-------- SUPPLIED DATA --------
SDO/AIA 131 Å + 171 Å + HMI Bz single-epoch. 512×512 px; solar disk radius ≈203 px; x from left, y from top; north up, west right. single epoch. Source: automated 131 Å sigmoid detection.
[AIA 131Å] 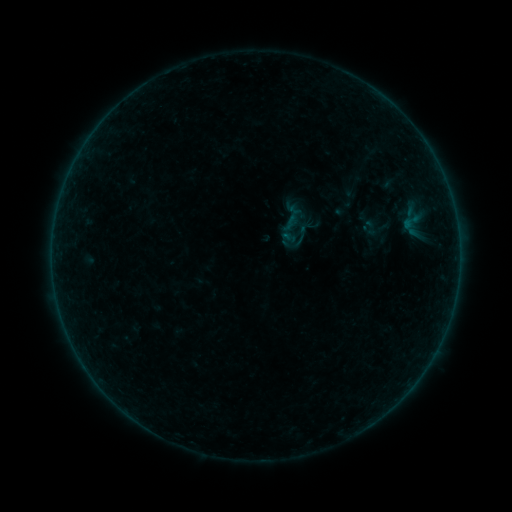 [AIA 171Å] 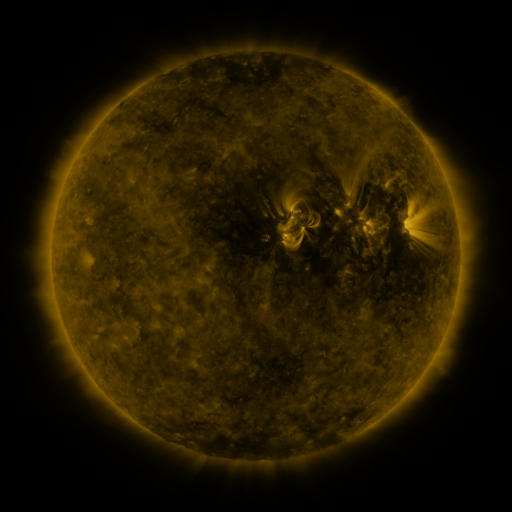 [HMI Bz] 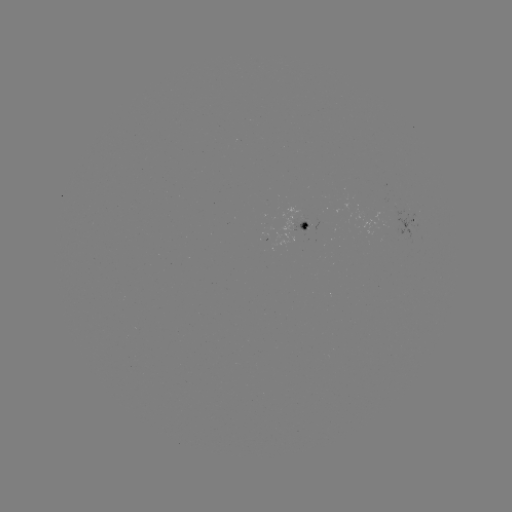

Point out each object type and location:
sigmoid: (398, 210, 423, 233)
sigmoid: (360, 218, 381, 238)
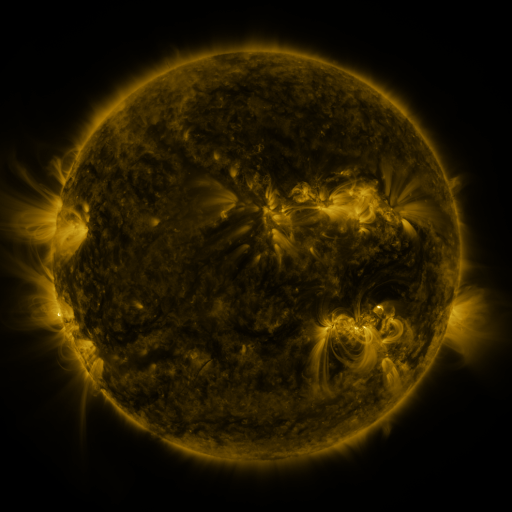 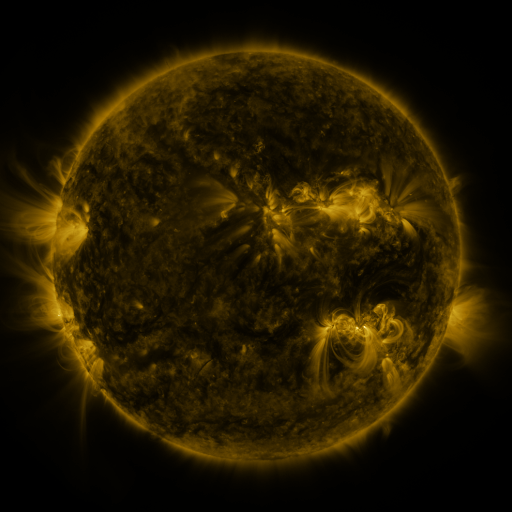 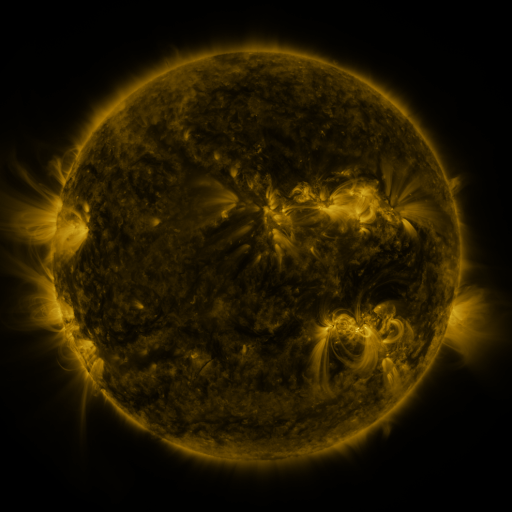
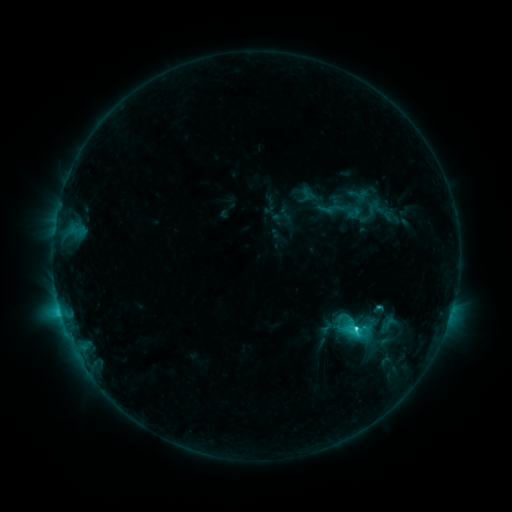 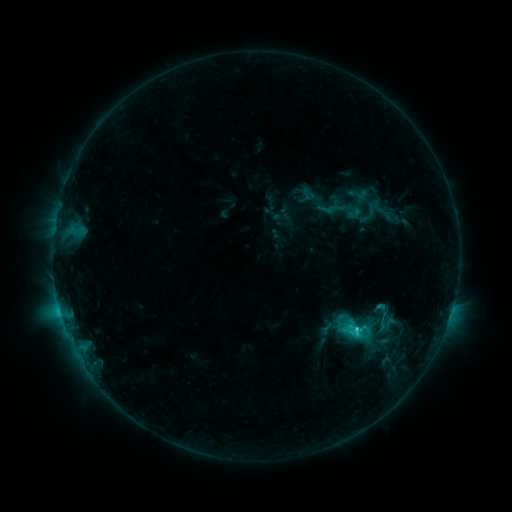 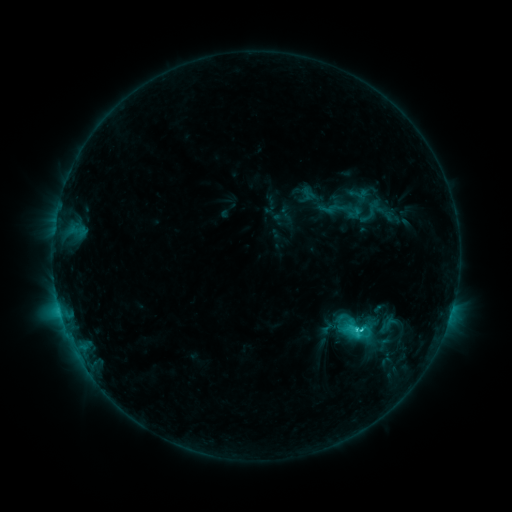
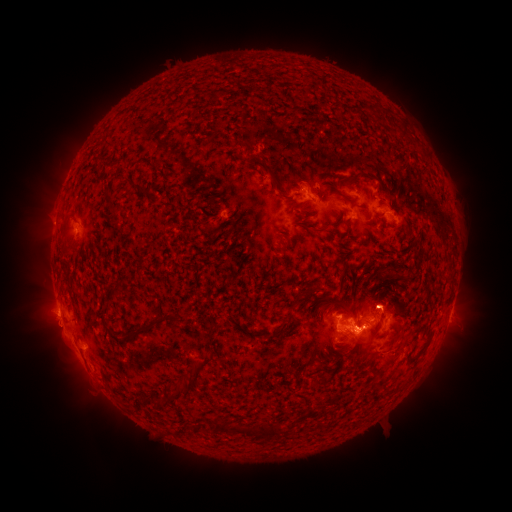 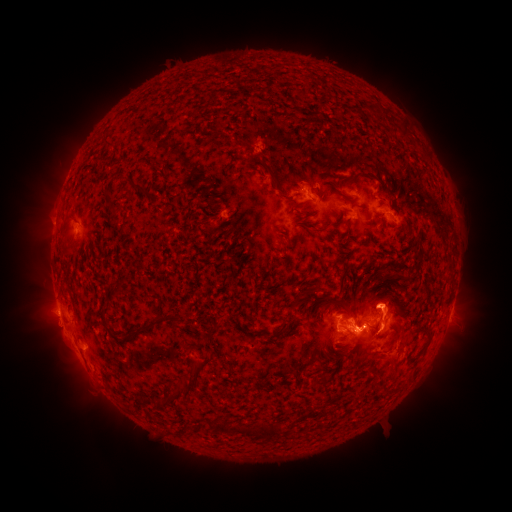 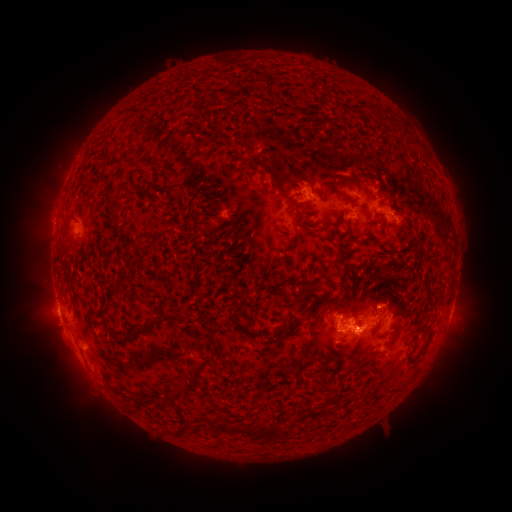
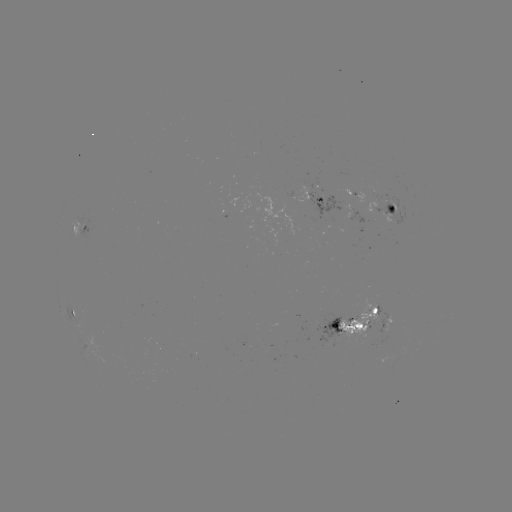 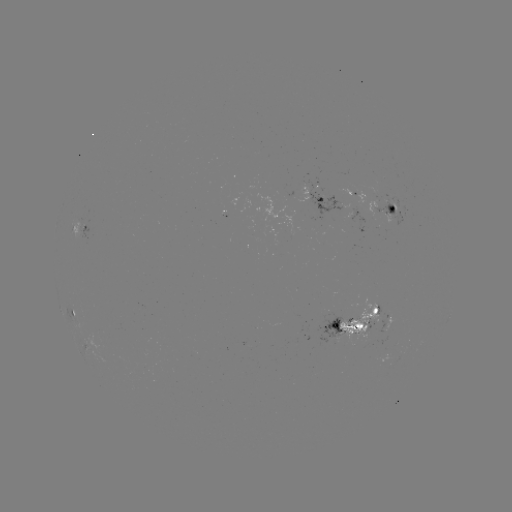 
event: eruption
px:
--------
The range to print runs from the line with "Point out each" through the last line of the entries, both included; keep it exact and skip the pictures.

Point out each object type and location:
sigmoid: (398, 210, 423, 233)
sigmoid: (360, 218, 381, 238)
event: eruption
px:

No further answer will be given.